- Required tasks:
1: Reproduce word for word the passage of the article on Cardiol Therapeutics that runs from "What it is is" to "of heart failure.".
2: According to the article on Cardiol Therapeutics, what rating did the analyst give the stock?
3: According to the article on Cardiol Therapeutics, why does the analyst expect the company's clinical trial evidence to drive sales of its commercial products?

- Extract to read:
=== Section Start ===

Cannabinoid company Cardiol Therapeutics (Cardiol Therapeutics Stock Quote, Chart, News TSX:CRDL) received a coverage launch from Raymond James last Friday with analyst Rahul Sarugaser giving the stock an “Outperform 2” rating and a C$5.00 price target.
Sarugaser said that while there is upside potential from Cardiol’s penetration into Canada’s CBD products market, the real prize is the company’s development program for a cannabinoid-based treatment for heart disease.
Off the bat in his report, Sarugaser stressed that Cardiol is not a cannabis company in that it neither grows cannabis nor sells cannabis.
What it is is a biopharmaceutical company that derives CBD by chemical synthesis and has two segments: as a producer of pharma-grade CBD products directed towards underserved patient populations that most need their source of CBD to be THC-free and as a clinical developer of innovative therapies for acute myocarditis and other causes of heart failure.
And while the two business lines are linked, it’s the latter that could be the more lucrative endeavour in the long run, says Sarugaser.
“CRDL has the unique opportunity to pursue gold-standard, randomized, controlled clinical trials in tandem with commercializing pharmaceutical quality formulations of CBD for patients. In this way, the safety and efficacy evidence accumulated through clinical trials in its indications of focus, we expect, will drive sales of its commercial products: physicians and pharmacists are trained to evaluate this sort of data before supporting the prescription of any therapy, including cannabinoid-based therapy. This confidence is further supported by the pharmaceutical protocols CRDL employs to manufacture its products, ensuring their stability, consistency, and purity across all of its batches,” Sarugaser wrote in his coverage initiation.

=== Section End ===

- Dataset records:

=== Section Start ===

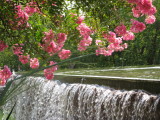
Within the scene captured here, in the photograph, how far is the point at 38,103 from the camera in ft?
26.6

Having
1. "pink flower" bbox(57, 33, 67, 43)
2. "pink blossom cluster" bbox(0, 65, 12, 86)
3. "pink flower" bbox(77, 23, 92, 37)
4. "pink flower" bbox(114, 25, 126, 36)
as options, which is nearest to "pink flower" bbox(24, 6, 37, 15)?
"pink flower" bbox(57, 33, 67, 43)

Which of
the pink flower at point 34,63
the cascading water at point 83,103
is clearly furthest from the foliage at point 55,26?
the cascading water at point 83,103

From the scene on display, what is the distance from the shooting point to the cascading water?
12.7 feet

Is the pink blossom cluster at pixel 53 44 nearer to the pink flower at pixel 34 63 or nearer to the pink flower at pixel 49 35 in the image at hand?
the pink flower at pixel 49 35

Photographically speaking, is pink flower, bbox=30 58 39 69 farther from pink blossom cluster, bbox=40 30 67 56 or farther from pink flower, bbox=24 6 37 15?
pink flower, bbox=24 6 37 15

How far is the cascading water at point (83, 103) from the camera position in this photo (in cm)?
386

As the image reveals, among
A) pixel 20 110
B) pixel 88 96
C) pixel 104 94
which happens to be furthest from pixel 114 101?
pixel 20 110

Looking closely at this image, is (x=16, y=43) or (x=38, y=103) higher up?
(x=16, y=43)

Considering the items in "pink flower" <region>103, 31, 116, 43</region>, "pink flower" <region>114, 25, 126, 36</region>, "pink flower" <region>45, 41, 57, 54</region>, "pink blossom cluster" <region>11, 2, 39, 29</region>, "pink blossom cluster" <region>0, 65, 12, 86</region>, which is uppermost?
"pink blossom cluster" <region>11, 2, 39, 29</region>

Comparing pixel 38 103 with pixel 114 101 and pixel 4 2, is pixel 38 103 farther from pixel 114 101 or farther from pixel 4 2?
pixel 4 2

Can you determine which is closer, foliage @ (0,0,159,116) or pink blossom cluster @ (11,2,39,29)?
foliage @ (0,0,159,116)

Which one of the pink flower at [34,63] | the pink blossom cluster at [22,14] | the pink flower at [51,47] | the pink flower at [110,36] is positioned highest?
the pink blossom cluster at [22,14]

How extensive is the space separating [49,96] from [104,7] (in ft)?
15.8

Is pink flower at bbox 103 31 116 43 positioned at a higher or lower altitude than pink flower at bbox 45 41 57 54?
higher
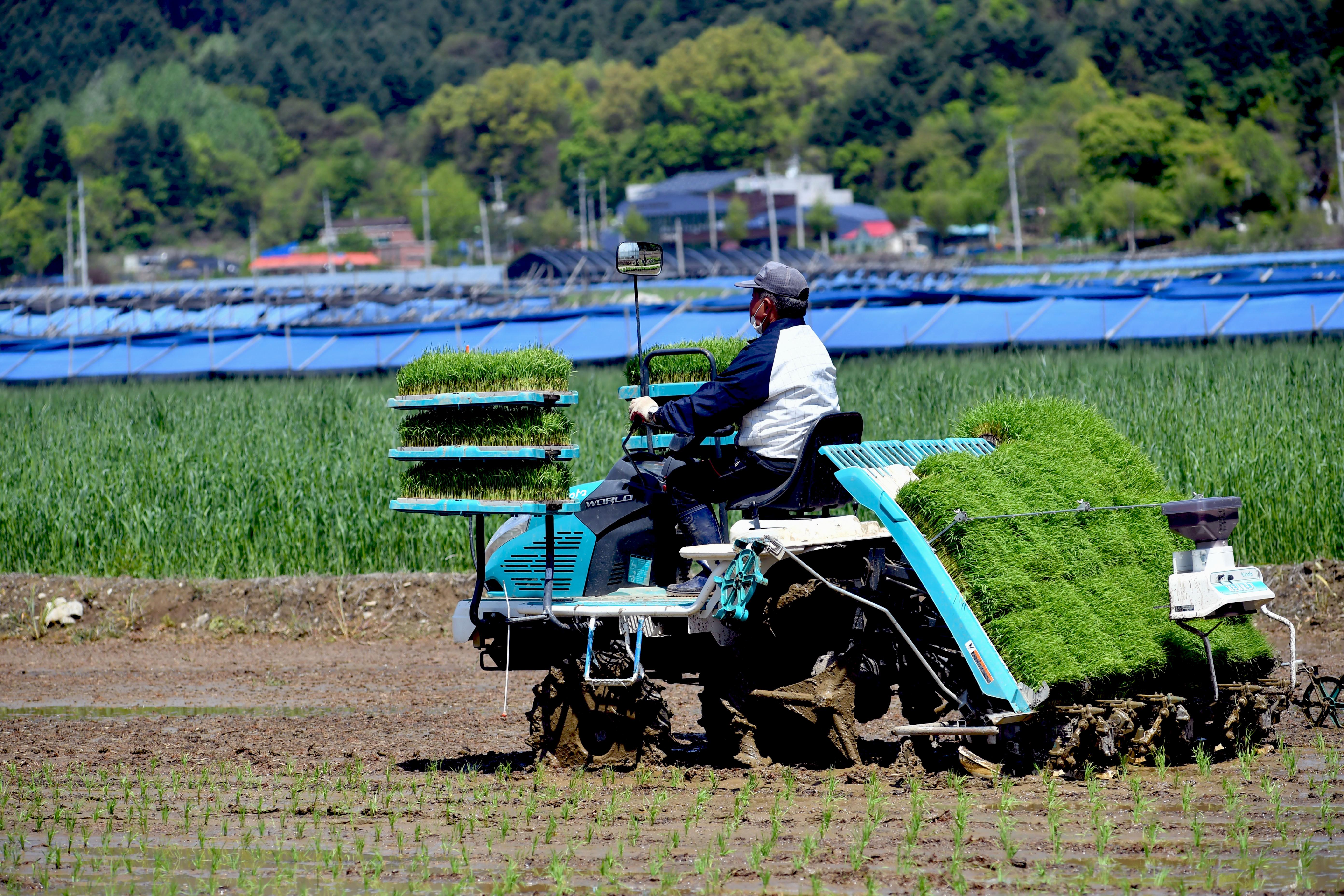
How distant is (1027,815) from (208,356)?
103 feet

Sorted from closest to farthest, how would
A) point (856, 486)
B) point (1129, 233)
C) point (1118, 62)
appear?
point (856, 486) < point (1129, 233) < point (1118, 62)

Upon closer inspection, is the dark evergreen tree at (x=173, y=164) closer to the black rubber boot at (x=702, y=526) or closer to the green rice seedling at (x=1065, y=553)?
the black rubber boot at (x=702, y=526)

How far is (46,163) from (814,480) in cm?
19931

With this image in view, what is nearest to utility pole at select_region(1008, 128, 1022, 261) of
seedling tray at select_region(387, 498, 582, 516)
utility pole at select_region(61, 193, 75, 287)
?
utility pole at select_region(61, 193, 75, 287)

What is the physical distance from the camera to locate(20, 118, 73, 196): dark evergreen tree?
188 m

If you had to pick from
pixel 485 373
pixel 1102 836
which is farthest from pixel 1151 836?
pixel 485 373

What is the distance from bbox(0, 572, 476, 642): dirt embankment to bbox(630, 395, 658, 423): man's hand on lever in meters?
5.43

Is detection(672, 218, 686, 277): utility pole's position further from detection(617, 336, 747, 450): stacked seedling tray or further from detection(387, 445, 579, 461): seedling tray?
detection(387, 445, 579, 461): seedling tray

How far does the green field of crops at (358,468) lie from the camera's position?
501 inches

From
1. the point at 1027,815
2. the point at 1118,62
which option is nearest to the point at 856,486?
the point at 1027,815

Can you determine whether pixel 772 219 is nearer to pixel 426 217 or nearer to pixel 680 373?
pixel 426 217

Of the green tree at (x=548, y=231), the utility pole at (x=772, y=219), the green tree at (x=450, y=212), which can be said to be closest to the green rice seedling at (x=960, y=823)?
the utility pole at (x=772, y=219)

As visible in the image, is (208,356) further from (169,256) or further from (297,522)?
(169,256)

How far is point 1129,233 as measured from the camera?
8475 cm
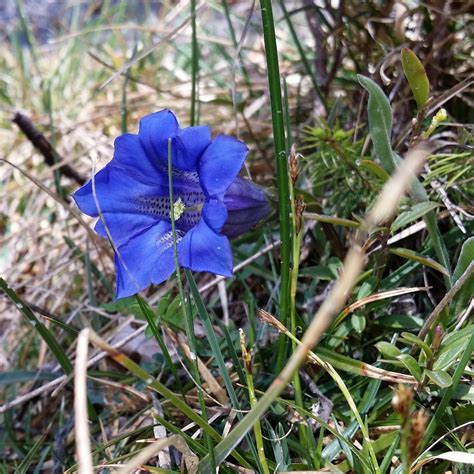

=== Section End ===

- Activity answers:
1:
What it is is a biopharmaceutical company that derives CBD by chemical synthesis and has two segments: as a producer of pharma-grade CBD products directed towards underserved patient populations that most need their source of CBD to be THC-free and as a clinical developer of innovative therapies for acute myocarditis and other causes of heart failure.

2: An "Outperform 2" rating.

3: Physicians and pharmacists are trained to evaluate safety and efficacy data before supporting the prescription of any therapy, including cannabinoid-based therapy. Evidence gathered through the company's clinical trials should therefore support sales of its CBD products.